# Cichlid Salt



## Matt3586515 (Oct 23, 2014)

So, I'm new to cichlids; been keeping tropicals for some time. I was a little curious about all the salts I'm hearing about. I was wondering if someone would be kind enough to break it down for me. Also, are there any salts that you guys are regularly adding to the tank water? (Aquarium salt, epsom salt, ect...)


----------



## deanmbuna (Jul 20, 2014)

I do add salts, based on the pH and hardness of my tap water. Test your water and see if it has a reasonably high pH (say 7.6 or up) and that GH and KH are fairly high (maybe 7 and higher). Mine is ok on pH but low on GH and KH, so I use epsom salts, marine salt, and baking soda. Check out what amounts lead to your desired pH and hardness and then premix with water and Prime and add to your tank.


----------



## Maximus74 (Mar 31, 2014)

What quantity of epsom salts, marine salt, and baking soda you use? For example, when you do a water change and remove 50 gallons of water, what quantity of epsom salts, marine salt, and baking soda you put in the tank?


----------



## joescaper1 (Feb 14, 2013)

Of those three I only use Epsom Salt (I don't need to use the others). I have been using Epsom Salt for 40+ years at 75gm (15 teaspoons) per 50 US gallons. From posts here I think I add a bit more than others, but it has worked well for me. I do make sure I do not add salt in the water used to replace evaporation (salt doesn't evaporate).

Joe


----------



## Chester B (Dec 28, 2012)

Personally I don't add anything, but you may be interested in this buffer recipe.

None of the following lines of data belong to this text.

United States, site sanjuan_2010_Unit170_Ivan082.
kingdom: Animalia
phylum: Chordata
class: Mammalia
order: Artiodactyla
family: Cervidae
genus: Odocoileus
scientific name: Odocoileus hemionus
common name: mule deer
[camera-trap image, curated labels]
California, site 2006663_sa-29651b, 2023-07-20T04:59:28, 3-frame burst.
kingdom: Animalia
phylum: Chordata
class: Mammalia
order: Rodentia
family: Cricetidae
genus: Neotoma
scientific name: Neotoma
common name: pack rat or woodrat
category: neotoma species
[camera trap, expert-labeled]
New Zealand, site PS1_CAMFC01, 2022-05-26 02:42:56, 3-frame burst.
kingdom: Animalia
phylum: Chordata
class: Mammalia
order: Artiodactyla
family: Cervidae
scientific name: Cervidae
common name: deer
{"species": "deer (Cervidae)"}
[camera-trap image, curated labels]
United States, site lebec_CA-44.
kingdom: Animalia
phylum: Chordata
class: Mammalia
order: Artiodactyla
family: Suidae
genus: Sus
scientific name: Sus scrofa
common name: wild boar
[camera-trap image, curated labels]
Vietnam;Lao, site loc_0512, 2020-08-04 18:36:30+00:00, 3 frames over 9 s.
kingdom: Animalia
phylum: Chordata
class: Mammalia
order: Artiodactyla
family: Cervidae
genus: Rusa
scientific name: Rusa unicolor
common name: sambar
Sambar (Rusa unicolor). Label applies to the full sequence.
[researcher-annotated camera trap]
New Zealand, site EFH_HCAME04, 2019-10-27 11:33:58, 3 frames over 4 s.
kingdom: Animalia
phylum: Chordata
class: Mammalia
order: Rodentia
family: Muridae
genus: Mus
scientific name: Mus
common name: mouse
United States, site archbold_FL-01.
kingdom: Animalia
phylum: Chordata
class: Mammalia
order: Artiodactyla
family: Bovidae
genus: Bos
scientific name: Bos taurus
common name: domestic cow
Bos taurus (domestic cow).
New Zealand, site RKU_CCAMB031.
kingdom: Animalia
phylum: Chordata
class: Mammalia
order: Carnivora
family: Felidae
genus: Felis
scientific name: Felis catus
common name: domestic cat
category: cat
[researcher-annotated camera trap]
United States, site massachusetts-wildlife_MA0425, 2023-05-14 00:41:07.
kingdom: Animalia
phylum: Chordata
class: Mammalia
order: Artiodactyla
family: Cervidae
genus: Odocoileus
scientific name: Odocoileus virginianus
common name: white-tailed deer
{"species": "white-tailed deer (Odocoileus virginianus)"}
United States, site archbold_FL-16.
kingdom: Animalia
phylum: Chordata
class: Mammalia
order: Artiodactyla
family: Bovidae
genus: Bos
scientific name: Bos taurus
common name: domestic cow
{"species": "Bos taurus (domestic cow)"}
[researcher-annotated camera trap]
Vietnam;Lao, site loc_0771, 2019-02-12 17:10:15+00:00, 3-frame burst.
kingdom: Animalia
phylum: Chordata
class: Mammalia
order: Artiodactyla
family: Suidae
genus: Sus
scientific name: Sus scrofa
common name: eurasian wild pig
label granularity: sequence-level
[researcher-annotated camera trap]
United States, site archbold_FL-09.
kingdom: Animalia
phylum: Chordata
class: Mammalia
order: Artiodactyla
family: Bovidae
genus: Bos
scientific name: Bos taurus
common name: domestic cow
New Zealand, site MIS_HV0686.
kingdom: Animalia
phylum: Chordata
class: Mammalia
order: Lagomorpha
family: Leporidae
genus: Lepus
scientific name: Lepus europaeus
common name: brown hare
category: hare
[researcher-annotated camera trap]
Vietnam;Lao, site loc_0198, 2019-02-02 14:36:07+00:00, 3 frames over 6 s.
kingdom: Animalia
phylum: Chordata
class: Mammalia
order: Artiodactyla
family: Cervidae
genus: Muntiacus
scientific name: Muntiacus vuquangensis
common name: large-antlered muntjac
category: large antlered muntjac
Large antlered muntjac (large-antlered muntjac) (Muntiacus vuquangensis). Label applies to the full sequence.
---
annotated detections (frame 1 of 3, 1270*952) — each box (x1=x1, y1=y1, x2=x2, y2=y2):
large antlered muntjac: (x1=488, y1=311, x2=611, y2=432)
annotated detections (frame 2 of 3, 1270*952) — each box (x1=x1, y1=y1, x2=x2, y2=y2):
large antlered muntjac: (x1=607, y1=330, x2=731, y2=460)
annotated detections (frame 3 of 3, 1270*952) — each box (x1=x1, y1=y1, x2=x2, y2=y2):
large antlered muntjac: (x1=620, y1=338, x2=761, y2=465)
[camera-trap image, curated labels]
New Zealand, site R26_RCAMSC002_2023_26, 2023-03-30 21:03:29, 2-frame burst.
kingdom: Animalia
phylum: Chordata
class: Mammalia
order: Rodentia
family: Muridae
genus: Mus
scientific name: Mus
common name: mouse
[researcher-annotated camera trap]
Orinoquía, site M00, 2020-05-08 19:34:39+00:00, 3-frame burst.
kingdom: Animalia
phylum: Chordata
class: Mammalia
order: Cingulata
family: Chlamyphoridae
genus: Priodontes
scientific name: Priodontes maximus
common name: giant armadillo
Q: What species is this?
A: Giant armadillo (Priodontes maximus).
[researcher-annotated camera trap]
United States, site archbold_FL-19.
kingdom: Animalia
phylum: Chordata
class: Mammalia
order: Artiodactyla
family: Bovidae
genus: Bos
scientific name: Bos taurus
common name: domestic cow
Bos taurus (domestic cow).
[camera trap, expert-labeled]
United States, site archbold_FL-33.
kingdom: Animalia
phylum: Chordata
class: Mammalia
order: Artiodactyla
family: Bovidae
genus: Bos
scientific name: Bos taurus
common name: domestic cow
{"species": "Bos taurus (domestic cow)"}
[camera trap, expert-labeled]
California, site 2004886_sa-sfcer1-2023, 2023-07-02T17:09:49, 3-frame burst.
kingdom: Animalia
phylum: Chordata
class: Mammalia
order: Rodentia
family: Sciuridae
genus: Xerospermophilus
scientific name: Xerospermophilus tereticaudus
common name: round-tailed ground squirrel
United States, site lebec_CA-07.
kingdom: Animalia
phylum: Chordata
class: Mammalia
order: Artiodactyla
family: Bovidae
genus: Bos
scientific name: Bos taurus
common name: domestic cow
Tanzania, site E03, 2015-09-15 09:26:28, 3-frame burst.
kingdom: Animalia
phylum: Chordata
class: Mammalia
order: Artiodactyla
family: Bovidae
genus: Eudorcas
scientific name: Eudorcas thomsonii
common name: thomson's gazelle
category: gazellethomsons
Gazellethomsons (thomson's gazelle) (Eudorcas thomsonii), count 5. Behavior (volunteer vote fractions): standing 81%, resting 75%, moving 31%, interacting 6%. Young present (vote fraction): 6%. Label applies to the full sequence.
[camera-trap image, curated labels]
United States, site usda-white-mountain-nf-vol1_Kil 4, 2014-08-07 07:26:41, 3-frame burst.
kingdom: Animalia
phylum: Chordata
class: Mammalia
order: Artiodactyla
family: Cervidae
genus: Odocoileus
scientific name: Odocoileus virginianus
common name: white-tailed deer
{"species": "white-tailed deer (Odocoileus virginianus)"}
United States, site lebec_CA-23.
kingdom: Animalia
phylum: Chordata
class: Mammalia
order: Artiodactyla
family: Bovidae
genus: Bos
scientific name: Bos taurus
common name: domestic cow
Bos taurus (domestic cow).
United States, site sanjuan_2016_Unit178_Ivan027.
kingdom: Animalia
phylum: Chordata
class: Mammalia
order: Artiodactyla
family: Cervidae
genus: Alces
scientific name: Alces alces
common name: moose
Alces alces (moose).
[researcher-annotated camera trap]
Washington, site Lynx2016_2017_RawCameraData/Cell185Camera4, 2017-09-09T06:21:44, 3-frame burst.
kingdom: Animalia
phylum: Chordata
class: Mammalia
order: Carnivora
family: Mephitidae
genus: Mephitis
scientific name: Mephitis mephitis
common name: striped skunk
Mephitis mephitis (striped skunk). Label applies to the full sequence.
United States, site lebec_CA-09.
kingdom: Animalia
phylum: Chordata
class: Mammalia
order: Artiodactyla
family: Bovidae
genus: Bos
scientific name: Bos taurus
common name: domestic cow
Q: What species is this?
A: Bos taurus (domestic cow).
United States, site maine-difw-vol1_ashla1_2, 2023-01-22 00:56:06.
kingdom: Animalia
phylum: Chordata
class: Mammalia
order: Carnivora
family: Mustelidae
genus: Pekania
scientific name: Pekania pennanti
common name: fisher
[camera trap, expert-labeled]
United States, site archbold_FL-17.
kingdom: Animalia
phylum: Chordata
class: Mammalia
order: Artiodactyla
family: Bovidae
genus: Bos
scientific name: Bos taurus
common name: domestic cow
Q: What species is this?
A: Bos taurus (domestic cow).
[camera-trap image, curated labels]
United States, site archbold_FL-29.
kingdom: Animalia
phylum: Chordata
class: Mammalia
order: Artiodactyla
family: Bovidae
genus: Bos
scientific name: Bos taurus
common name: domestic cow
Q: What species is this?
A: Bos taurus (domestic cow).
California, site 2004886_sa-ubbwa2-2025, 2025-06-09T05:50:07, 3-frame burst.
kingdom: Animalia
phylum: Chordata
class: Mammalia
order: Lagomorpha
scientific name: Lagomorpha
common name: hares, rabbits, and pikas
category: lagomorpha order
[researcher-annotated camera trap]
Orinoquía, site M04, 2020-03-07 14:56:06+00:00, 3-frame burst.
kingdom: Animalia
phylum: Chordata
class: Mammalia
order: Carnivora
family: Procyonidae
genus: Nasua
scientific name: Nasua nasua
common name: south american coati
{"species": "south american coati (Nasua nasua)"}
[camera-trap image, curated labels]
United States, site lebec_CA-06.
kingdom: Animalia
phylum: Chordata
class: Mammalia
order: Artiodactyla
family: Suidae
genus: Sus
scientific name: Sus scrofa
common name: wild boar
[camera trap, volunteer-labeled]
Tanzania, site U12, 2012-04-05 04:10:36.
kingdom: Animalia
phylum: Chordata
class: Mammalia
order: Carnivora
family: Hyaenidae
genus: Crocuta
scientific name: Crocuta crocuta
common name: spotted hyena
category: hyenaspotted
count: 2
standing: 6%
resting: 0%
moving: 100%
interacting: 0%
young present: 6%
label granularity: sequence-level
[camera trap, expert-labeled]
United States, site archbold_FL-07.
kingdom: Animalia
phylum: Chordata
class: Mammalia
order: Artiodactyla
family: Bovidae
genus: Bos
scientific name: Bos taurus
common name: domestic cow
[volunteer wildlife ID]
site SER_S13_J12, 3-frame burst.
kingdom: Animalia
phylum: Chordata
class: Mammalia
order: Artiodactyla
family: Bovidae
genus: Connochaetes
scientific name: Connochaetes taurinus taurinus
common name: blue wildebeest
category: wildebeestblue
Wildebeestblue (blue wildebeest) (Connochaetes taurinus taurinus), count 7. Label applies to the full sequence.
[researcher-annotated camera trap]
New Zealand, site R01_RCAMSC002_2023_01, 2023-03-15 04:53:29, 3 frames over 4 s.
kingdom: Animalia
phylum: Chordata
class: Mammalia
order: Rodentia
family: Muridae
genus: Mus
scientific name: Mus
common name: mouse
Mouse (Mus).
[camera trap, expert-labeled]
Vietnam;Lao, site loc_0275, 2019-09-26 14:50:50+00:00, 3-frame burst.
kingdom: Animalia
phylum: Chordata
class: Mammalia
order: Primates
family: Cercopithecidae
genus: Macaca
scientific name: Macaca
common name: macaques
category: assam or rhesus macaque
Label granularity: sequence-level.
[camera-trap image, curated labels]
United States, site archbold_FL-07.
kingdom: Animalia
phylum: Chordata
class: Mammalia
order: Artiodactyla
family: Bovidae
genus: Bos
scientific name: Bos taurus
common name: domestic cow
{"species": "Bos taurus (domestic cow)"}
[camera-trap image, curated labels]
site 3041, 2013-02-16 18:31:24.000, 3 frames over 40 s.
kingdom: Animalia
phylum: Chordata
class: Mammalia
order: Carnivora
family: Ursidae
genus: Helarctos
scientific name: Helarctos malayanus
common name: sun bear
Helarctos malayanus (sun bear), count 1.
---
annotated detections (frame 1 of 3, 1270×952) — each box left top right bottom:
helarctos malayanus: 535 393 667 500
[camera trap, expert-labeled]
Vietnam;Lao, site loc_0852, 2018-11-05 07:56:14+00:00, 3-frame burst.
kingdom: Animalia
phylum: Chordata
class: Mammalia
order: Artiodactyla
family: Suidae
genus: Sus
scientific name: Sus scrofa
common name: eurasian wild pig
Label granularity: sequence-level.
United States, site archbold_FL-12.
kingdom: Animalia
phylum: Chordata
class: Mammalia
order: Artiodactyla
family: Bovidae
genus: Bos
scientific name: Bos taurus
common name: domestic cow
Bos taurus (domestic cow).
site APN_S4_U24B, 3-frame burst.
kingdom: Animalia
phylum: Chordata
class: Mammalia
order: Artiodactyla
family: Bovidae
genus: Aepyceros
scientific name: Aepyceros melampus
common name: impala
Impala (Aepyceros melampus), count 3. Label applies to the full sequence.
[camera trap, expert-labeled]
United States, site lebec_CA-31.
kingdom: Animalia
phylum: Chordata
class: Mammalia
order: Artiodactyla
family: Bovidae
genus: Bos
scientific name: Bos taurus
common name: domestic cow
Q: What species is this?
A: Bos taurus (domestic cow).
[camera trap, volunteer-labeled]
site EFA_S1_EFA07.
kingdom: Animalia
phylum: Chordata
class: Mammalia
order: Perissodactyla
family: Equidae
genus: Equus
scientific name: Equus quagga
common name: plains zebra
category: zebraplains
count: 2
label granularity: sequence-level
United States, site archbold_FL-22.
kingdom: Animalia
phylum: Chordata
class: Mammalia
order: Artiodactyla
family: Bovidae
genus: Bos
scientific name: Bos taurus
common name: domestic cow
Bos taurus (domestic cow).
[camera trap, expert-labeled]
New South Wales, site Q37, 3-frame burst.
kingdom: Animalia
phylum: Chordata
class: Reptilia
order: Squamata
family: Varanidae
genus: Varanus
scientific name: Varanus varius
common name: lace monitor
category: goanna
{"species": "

http://www.cichlid-forum.com/articles/buffer_recipe.php


----------



## DJRansome (Oct 29, 2005)

I don't add anything either, but agree that you should test your pH and KH of your tap water before making a decision.


----------



## Cyphound (Oct 20, 2014)

What are you keeping.


----------



## Chester B (Dec 28, 2012)

Not much, half of my tanks are empty.

I have some odds and sods but as far as breeding groups.

Vics
Paralabidochromis chromogymnos "piebald"
Xystichromis sp. "dayglow"
Pundamilia nyererei "ruti island"

Malawi
Metriaclima cyneusmarginatus
Metriaclima membe deep
Protomelas spilonotus "mara rocks"
Aulonocara "albino firefish" - cheap auction buy that I'm growing out to resell
Aulonocara "OB" - cheap auction buy that I'm growing out to resell
Labidochromis caruleus
Chilotilapila rhoadesii

Tangs
Boulengerochromis microlepis - I wanted to keep these once in my life. In my opinion unsuitable for all but the largest aquaria I'm getting rid of them.
Altolamprologus compressiceps "nangu"

South American
Australaheros sp "red ceibal"

Picking up this weekend:
Australian
Melanotaenia species "Aru II" 
Melanotaenia splendida splendida "Deepwater Creek"


----------



## Cyphound (Oct 20, 2014)

That's funny Chester B but I actually meant the original poster Matt. Thanks for the info though


----------



## Chester B (Dec 28, 2012)

DJRansome said:


> What are you keeping.


Ha ha. I thought you were the OP. :lol: Add another fish to my list - Cynotilapia sp. Hara.


----------



## SaberD (Oct 20, 2014)

I use seachem cichlid lake salt.


----------



## SaberD (Oct 20, 2014)

There is also some good discussion here. viewtopic.php?t=182691 I opt to use the salts because I know for sure that tap water anywhere is not going to have the same minerals contained in the rift lakes, and the point of having an aquarium is to mimic their natural habitat as much as possible.


----------



## DJRansome (Oct 29, 2005)

While it's true tap water won't be identical to the Rift Lakes, if you don't know what's missing, you don't know what to add. The commercial mixes are one size fits all and not tailored to your water. If you don't test you might double up on things that are harmful or wasteful.

Also getting the mix the same every time is important and easier if your water is suitable out of the tap. Consistency is more important than perfection.


----------



## workharddieproud (Nov 7, 2013)

Water ONLY goes in my tank, literally. Besides decor of course


----------